External tables in Greenplum refer to those database tables that help Greenplum Database access data from a source that is outside of the database. We can have different external tables for different formats. Greenplum supports fast, parallel, as well as nonparallel data loading and unloading. The external tables act as an interfacing point to external data source and give an impression of a local data source to the accessing function.

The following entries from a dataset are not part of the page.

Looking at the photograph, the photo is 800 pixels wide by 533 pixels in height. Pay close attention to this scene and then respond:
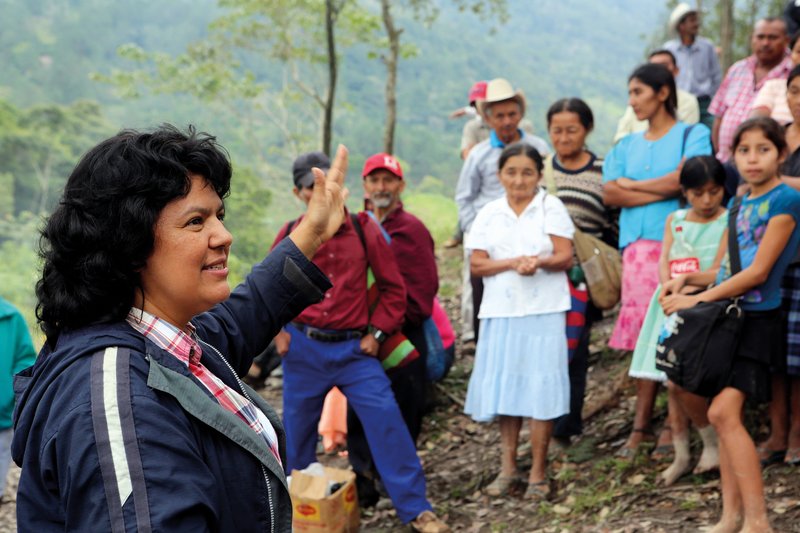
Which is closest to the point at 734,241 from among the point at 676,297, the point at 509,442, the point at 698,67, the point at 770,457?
the point at 676,297

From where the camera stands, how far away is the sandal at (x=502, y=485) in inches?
206

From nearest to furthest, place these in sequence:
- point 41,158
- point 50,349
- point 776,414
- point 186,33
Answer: point 50,349 < point 776,414 < point 41,158 < point 186,33

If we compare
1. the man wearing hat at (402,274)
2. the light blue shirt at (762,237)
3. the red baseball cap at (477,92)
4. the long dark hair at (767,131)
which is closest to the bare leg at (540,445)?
the man wearing hat at (402,274)

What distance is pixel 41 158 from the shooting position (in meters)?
36.1

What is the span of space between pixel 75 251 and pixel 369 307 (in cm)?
334

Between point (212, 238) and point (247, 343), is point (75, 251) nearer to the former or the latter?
point (212, 238)

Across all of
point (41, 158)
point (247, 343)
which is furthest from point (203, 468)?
point (41, 158)

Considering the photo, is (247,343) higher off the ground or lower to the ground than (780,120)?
lower

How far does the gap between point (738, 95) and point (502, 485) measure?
370 cm

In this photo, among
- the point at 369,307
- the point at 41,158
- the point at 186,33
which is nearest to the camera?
the point at 369,307

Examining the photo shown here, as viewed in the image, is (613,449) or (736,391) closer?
(736,391)

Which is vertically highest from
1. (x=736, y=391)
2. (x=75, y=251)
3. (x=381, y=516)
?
(x=75, y=251)

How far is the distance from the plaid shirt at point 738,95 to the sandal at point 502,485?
117 inches

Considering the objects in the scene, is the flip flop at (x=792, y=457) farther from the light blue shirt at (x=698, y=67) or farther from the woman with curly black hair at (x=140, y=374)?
the light blue shirt at (x=698, y=67)
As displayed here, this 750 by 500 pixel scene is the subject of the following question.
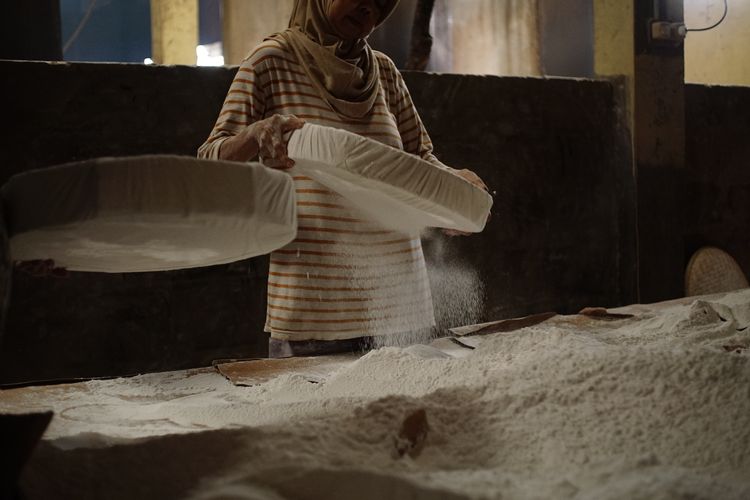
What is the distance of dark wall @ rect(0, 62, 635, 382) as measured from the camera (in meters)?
2.87

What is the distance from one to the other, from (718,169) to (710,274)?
777 millimetres

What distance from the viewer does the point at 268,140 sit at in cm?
159

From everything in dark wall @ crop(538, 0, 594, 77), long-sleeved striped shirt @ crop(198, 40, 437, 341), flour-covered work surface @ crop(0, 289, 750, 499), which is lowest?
flour-covered work surface @ crop(0, 289, 750, 499)

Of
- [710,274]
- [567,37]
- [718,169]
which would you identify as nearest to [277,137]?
[710,274]

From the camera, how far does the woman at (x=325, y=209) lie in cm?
193

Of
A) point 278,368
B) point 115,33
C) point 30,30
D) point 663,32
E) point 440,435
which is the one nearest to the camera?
point 440,435

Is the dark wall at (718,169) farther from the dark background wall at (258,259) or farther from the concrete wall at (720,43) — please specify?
the concrete wall at (720,43)

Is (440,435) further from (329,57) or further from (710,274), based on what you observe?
(710,274)

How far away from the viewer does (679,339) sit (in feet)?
5.71

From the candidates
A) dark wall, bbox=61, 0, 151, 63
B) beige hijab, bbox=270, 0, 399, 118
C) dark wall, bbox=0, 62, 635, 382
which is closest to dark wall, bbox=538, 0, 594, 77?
dark wall, bbox=0, 62, 635, 382

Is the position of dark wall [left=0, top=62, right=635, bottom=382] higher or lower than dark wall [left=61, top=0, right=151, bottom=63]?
lower

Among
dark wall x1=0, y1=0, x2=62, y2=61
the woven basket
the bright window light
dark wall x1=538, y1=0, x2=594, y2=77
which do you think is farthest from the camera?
the bright window light

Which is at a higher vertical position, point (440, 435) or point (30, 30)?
point (30, 30)

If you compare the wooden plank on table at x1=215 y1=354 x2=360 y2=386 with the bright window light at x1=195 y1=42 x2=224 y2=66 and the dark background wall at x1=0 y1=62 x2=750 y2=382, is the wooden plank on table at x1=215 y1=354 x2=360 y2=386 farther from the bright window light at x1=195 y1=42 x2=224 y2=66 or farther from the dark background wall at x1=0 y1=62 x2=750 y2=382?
the bright window light at x1=195 y1=42 x2=224 y2=66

File-based data sources are supported by external tables. The following file formats can be loaded onto external tables:

Regular file-based source (supports Text, CSV, and XML data formats): file:// or gpfdist:// protocol
Web-based file source (supports Text, CSV, OS commands, and scripts): http:// protocol
Hadoop-based file source (supports Text and custom/user-defined formats): gphdfs:// protocol

Following is the syntax for the creation and deletion of readable and writable external tables:

To create a read-only external table:

CREATE EXTERNAL (WEB) TABLE LOCATION (<<file paths>>) | 
EXECUTE '<<query>>' FORMAT '<<Format name for example: 
'TEXT'>>' (DELIMITER, '<<name the delimiter>>');

To create a writable external table:

CREATE WRITABLE EXTERNAL (WEB) TABLE LOCATION (<<file 
paths>>) | EXECUTE '<<query>>' FORMAT '<<Format name for 
example: 'TEXT'>>' (DELIMITER, '<<name the 
delimiter>>');

To drop an external table:
```
DROP EXTERNAL (WEB) TABLE;
```

Following are the examples on using file:// and gphdfs:// protocol:

CREATE EXTERNAL TABLE test_load_file ( id int, name text,
date date, description text )
LOCATION (
'file://filehost:6781/data/folder1/*',
'file://filehost:6781/data/folder2/*'
'file://filehost:6781/data/folder3/*.csv'
)
FORMAT 'CSV' (HEADER);

In the preceding example, data is loaded from three different file server locations; also, as you can see, the wild card notation for each of the locations can be different. Now, in case where the files are located on HDFS, the following notation needs to be used (in the following example, the file is '|' delimited):

CREATE EXTERNAL TABLE test_load_file ( id int, name text,
date date, description text )
LOCATION (
'gphdfs://hdfshost:8081/data/filename.txt'
) FORMAT 'TEXT' (DELIMITER '|');

Summary

In this article, we have learned about Greenplum UAP and also Greenplum Database. This article also gives information about the core components of Greenplum UAP.